*REQUESTS:*
(a) In the treaty negotiation excerpt, how many years ago does Father Lacombe say he first came among the Indians?
(b) Duplicate the treaty negotiation excerpt from "Indians are fond" up to and including "soon as possible.".

*EXCERPTED TEXT:*
Indians are fond of a free life, and we do not wish to interfere
with it. When reserves are offered you there is no intention
to make you live on them if you do not want to, but, in years
to come, you may change your minds, and want these lands to
live on. The half-breeds of Athabasca are being more liberally
dealt with than in any other part of Canada. We hope you will
discuss our offer and arrive at a decision as soon as possible.
Others are now waiting for our arrival, and you, by deciding
quickly, will assist us to get to them."

KEENOOSHAYO: "Have you all heard? Do you wish to accept? All who
wish to accept, stand up!"

WENDIGO: "I have heard, and accept with a glad heart all I have heard."

KEENOOSHAYO: "Are the terms good forever? As long as the sun shines
on us? Because there are orphans we must consider, so that there
will be nothing to be thrown up to us by our people afterwards. We
want a written treaty, one copy to be given to us, so we shall know
what we sign for. Are you willing to give means to instruct children
as long as the sun shines and water runs, so that our children
will grow up ever increasing in knowledge?"

MR. LAIRD: "The Government will choose teachers according to the
religion of the band. If the band are pagans the Government will
appoint teachers who, if not acceptable, will be replaced by others.
About treaties lasting forever, I will just say that some Indians
have got to live so like the whites that they have sold their
lands and divided the money. But this only happens when the Indians
ask for it. Treaties last forever, as signed, unless the Indians
wish to make a change. I understand you all agree to the terms of
the Treaty. Am I right? If so, I will have the Treaty drawn up,
and to-morrow we will sign it. Speak, all those who do not agree!"

MOOSTOOS: "I agree."

KEENOOSHAYO: "My children, all who agree, stand up!"

The Reverend Father Lacombe then addressed the Indians in substance
as follows: He reminded them that he was an old friend, and came
amongst them seven years ago, and, being now old, he came again to
fulfil another duty, and to assist the Commission to make a treaty.
"Knowing you as I do, your manners, your customs and language, I
have been officially attached to the Commission as adviser. To-day
is a great day for you, a day of long remembrance, and your children
hereafter will learn from your lips the events of to-day. I consented
to come here because I thought it was a good thing for you to take
the Treaty. Were it not in your interest I would not take part
in it. I have been long familiar with the Government's methods
of making treaties with the Saulteaux of Manitoba, the Crees of
Saskatchewan, and the Blackfeet, Bloods and Piegans of the Plains,
and advised these tribes to accept the offers of the Government.
Therefore, to-day, I urge you to accept the words of the Big Chief
who comes here in the name of the Queen. I have known him for
many years, and, I can assure you, he is just and sincere in
all his statements, besides being vested with authority to deal
with you. Your forest and river life will not be changed by
the Treaty, and you will have your annuities, as well, year
by year, as long as the sun shines and the earth remains.
Therefore I finish my speaking by saying, Accept!"

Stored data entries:

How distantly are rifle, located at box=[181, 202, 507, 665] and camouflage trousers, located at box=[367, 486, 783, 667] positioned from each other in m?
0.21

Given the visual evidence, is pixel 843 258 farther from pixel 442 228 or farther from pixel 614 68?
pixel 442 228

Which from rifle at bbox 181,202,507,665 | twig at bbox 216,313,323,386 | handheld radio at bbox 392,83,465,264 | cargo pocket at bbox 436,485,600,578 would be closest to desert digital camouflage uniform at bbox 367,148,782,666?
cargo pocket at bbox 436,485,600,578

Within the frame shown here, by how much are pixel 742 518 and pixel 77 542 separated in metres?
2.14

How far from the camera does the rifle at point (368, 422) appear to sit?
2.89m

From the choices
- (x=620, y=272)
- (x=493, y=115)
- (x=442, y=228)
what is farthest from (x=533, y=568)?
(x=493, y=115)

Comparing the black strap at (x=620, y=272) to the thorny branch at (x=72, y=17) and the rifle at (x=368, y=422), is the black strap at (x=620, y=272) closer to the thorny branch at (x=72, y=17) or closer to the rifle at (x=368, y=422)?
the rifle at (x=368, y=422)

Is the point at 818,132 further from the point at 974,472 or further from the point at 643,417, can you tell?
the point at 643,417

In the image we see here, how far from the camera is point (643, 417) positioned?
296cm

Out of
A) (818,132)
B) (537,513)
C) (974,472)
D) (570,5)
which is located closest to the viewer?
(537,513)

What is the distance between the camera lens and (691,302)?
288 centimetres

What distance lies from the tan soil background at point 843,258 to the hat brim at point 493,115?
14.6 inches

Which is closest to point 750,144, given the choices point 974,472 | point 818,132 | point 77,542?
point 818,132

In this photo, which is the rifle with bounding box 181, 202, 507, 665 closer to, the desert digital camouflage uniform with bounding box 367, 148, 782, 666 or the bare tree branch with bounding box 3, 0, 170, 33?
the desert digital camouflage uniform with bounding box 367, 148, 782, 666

*ANSWERS FOR THE EXERCISE:*
(a) Seven years ago.

(b)
Indians are fond of a free life, and we do not wish to interfere
with it. When reserves are offered you there is no intention
to make you live on them if you do not want to, but, in years
to come, you may change your minds, and want these lands to
live on. The half-breeds of Athabasca are being more liberally
dealt with than in any other part of Canada. We hope you will
discuss our offer and arrive at a decision as soon as possible.